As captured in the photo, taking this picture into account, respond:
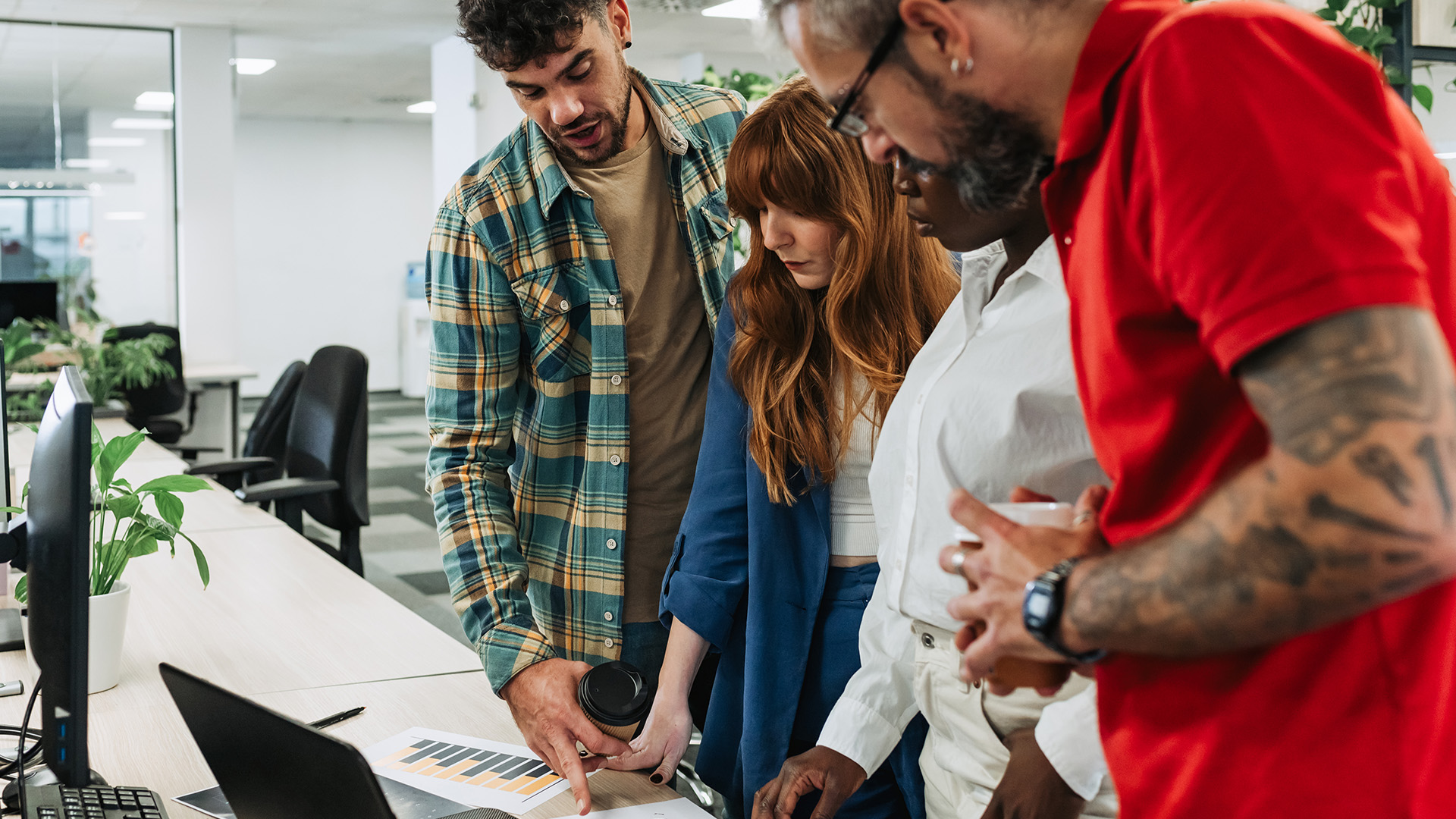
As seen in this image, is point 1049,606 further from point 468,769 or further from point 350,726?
point 350,726

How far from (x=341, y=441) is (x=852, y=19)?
10.00ft

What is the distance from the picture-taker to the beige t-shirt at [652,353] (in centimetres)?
175

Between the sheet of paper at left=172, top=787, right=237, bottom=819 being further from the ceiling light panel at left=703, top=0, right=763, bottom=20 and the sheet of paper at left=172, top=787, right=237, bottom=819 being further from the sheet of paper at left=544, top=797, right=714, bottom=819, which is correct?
the ceiling light panel at left=703, top=0, right=763, bottom=20

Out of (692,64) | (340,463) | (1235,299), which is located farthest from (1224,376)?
(692,64)

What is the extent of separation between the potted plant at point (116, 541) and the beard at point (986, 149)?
4.57 feet

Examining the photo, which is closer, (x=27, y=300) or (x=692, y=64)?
(x=27, y=300)

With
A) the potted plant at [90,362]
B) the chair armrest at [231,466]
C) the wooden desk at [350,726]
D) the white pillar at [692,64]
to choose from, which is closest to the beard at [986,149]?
the wooden desk at [350,726]

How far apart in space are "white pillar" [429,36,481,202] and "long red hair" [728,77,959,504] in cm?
660

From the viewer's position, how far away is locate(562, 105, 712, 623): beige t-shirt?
5.76 ft

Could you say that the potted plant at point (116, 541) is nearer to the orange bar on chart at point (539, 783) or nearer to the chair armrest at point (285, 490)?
the orange bar on chart at point (539, 783)

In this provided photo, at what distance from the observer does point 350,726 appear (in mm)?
1595

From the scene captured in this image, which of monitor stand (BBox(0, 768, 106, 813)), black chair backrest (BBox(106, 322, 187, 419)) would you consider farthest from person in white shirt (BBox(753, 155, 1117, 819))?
black chair backrest (BBox(106, 322, 187, 419))

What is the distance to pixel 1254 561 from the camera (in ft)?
1.70

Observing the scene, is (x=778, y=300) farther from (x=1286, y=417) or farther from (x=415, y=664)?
(x=1286, y=417)
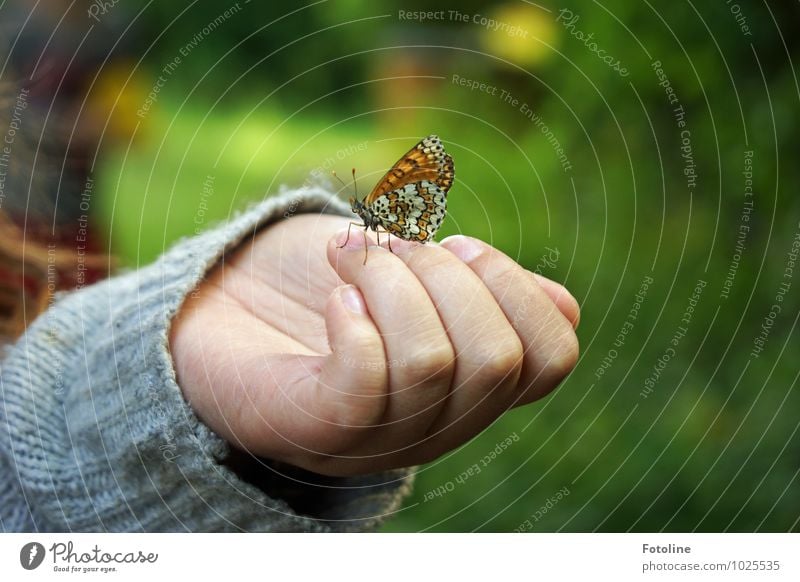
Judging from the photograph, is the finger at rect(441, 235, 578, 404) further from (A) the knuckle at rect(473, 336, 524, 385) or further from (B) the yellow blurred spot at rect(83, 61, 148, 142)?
(B) the yellow blurred spot at rect(83, 61, 148, 142)

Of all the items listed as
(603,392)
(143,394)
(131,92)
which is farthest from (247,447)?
(603,392)

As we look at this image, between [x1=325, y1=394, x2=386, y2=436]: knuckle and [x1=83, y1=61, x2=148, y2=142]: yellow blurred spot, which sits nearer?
[x1=325, y1=394, x2=386, y2=436]: knuckle

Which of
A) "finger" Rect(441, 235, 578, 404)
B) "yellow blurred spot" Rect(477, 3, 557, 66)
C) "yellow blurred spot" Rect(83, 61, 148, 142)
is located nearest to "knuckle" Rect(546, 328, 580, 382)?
"finger" Rect(441, 235, 578, 404)

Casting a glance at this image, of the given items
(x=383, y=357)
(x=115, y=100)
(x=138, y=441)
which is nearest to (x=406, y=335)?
(x=383, y=357)

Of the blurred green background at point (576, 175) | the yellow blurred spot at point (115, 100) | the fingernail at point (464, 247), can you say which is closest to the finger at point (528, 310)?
the fingernail at point (464, 247)

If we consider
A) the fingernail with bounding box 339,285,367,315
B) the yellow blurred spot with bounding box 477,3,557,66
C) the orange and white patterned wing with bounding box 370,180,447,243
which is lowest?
the fingernail with bounding box 339,285,367,315
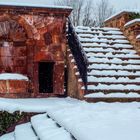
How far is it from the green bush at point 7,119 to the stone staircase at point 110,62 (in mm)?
2074

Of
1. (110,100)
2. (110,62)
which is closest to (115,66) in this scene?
(110,62)

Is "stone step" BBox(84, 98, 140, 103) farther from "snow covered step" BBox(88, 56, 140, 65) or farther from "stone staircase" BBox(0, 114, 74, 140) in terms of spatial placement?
"stone staircase" BBox(0, 114, 74, 140)

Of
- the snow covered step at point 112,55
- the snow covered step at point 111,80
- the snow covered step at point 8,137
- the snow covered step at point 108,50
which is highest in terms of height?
the snow covered step at point 108,50

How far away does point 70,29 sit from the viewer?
12211mm

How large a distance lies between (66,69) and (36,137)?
234 inches

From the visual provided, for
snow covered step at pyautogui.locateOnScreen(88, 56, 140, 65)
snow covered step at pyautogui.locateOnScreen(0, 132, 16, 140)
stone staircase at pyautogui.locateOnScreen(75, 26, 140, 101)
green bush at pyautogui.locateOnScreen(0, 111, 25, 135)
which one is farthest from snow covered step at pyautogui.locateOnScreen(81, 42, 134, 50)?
snow covered step at pyautogui.locateOnScreen(0, 132, 16, 140)

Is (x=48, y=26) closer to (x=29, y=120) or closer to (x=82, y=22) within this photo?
(x=29, y=120)

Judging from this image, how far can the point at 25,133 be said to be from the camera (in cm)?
751

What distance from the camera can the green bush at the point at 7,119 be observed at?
9094 millimetres

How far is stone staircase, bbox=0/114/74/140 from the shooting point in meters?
5.82

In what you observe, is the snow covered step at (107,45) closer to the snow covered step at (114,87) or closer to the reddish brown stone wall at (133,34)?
the reddish brown stone wall at (133,34)

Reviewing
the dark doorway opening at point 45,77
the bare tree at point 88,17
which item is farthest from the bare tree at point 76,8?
the dark doorway opening at point 45,77

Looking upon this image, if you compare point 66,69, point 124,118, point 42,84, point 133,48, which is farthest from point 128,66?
point 124,118

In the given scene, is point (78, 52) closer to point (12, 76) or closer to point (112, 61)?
point (112, 61)
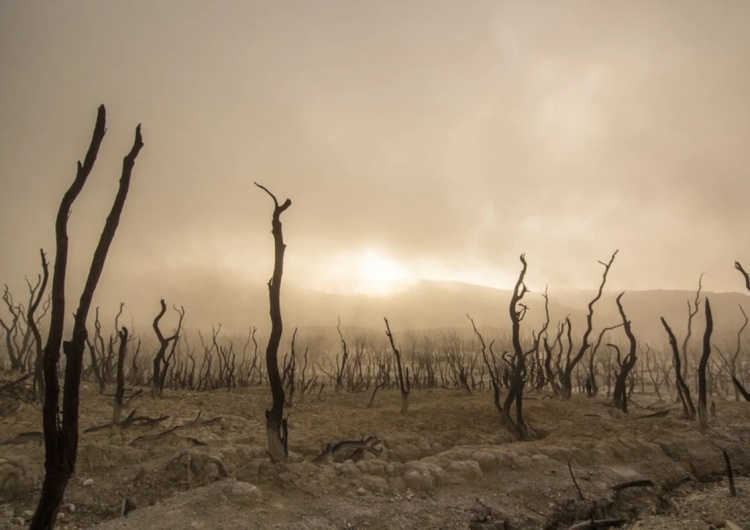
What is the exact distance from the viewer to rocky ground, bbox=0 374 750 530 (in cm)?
559

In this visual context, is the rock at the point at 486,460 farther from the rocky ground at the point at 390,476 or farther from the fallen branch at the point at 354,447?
the fallen branch at the point at 354,447

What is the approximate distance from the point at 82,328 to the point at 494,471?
6.13 meters

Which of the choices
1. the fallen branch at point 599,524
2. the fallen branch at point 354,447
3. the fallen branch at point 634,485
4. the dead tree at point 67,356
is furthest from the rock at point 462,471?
the dead tree at point 67,356

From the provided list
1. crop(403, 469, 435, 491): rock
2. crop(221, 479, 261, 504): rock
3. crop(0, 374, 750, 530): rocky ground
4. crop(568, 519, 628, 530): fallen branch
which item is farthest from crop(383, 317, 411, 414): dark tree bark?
crop(221, 479, 261, 504): rock

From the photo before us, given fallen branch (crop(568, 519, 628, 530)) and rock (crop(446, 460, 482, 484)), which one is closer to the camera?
fallen branch (crop(568, 519, 628, 530))

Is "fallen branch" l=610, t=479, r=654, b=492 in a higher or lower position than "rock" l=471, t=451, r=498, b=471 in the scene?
lower

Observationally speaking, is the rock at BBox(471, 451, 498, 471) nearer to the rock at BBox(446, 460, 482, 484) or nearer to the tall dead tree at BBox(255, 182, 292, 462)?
the rock at BBox(446, 460, 482, 484)

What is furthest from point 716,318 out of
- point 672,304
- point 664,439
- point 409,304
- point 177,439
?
point 177,439

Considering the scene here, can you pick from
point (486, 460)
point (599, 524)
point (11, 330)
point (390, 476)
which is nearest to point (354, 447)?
point (390, 476)

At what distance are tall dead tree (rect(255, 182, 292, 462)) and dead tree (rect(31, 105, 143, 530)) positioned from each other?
3012 mm

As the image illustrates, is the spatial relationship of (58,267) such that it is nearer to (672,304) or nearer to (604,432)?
(604,432)

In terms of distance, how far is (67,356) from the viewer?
3.78 meters

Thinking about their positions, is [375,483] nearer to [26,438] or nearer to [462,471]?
[462,471]

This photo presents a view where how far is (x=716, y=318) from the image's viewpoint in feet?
317
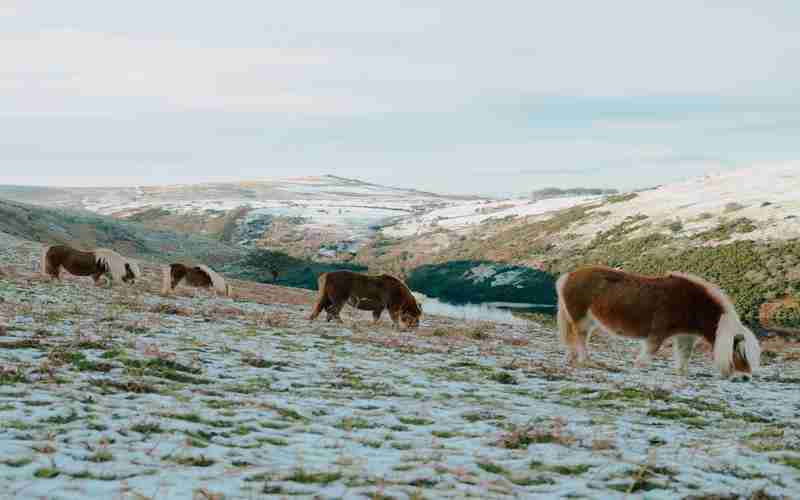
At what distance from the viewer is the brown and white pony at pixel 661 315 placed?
15.8 metres

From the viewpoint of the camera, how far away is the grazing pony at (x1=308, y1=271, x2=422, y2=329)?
2444 cm

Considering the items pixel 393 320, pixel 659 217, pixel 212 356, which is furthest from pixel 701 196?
pixel 212 356

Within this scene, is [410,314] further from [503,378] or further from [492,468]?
[492,468]

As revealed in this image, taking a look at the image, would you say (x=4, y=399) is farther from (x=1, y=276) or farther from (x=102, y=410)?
(x=1, y=276)

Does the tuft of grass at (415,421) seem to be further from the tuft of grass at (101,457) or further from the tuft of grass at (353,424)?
the tuft of grass at (101,457)

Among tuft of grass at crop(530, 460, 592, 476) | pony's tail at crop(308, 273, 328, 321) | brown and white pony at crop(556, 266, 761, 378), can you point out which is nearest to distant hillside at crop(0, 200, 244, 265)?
pony's tail at crop(308, 273, 328, 321)

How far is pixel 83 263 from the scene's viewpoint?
2986 centimetres

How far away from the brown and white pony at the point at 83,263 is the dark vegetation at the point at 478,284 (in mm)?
99660

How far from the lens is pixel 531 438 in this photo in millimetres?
8664

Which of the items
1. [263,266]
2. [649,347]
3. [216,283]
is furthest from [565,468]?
[263,266]

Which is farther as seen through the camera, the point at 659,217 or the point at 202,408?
the point at 659,217

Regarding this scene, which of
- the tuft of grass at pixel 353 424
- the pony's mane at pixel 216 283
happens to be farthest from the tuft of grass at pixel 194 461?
the pony's mane at pixel 216 283

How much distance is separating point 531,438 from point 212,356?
24.9ft

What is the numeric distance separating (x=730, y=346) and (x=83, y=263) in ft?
86.5
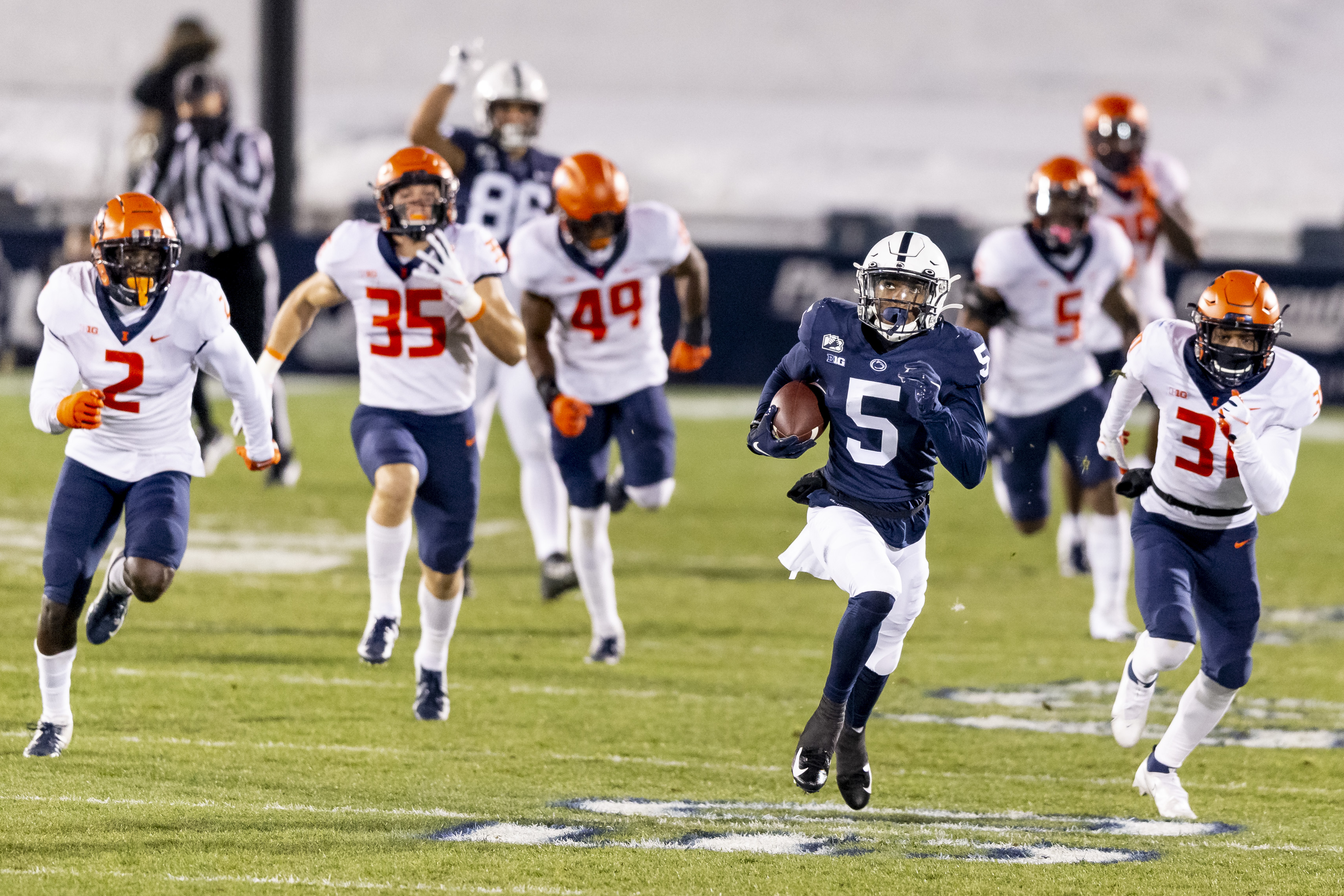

=-=-=

*Given task*. Which lines in the entries above contain the word "black"? List each of them in full, and treat capitalization as significant.

*Worked answer*.
From the scene captured in this image, which of monitor stand (BBox(0, 768, 106, 813)), black chair backrest (BBox(106, 322, 187, 419)) would you consider farthest from person in white shirt (BBox(753, 155, 1117, 819))?
black chair backrest (BBox(106, 322, 187, 419))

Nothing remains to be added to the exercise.